↓
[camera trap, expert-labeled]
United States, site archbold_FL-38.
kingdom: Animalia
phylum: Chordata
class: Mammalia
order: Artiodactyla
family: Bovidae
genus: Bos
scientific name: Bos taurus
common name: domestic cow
↑
*Work required*:
Exactly the lines from the one containing "kingdom: Animalia" through the final line of the records above are needed, copied word for word.

*Response for this exercise*:
kingdom: Animalia
phylum: Chordata
class: Mammalia
order: Artiodactyla
family: Bovidae
genus: Bos
scientific name: Bos taurus
common name: domestic cow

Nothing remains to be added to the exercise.